The man looked scared. He was frantically waving us down on the side of the rural road. Barb was the first to see he had some kind of sword or machete. Marc - her son - told us to lock our doors. We listened. Marc has been living here in africa for 8 months and in fact we - and his parents - were about to see where he has been living.
None of us expected what happened next.
The panicked man ran over to the other white van. The one carrying the other half of our team as well as fellow calgarian Dan and Crystal from Lloydminster. Both live with Marc at the farm house.
From our van we see the window in the other van roll down. As the man speaks quickly, Dan gets out of the car ... Soon Marc joins him and after telling us to stay put and keep our doors locked, Marc, Dan and the man are speeding up a dirt road standing in the back of a hands at work truck that had sine pulled up.
And we were left to wait...
Left to wait and wonder what on earth was happening.
Left to wait as Marc's parents wondered what exactly has their son been dealing with all these months and what exactly had they come to see.
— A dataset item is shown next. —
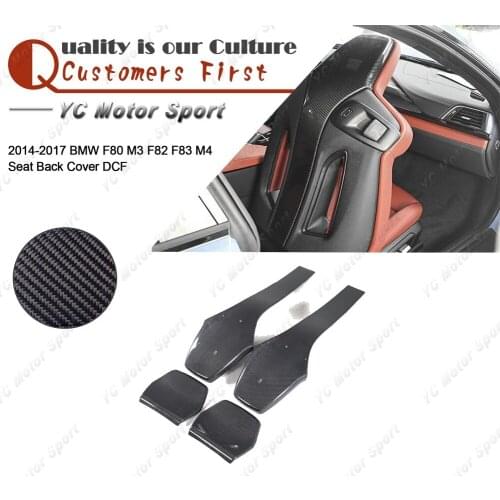 Car Accessories Dry Carbon Fiber Seat Back Cover Trim Fit For 2014-2017 F82 M4 Seat Back Cover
Left to think about the xenophobic violence we had been watching on bbc.
After some time we were told it was okay to come up the road too.
We soon learned what and happened. The panicked man was a guard hired by hands at work to keep watch on the property when its residence are all away. He was doing just that today but 5 men from a nearby community challenged him. Badly outnumbered the guard was forced to run. He jumped the fence and took off down the road whn he found us.
The truck carrying Dan and Marc managed to scare off the men but not before they knocked down a door and robbed one of the homes.
A tv was gone...some property damaged and a lot of nerves were rattled but for a team of canadians here for the first time...there was also an important point.
Up until that we had only seen South Africa's first world. Coffee shops, convenience stores and ATMs. But closeby to the world so similar to the one we left in Canada is a world in desperate poverty.
"When things like that happen," we were later told "its not because they mean anyone any harm. Its because they need something to sell to feed their families."
The crime is one of the reasons having groups like Hands is so imortant - because just as it is in so many other cases...the best way to make communities safer is make everyone more secure. And security can only happen when there people aren't left in desperate need.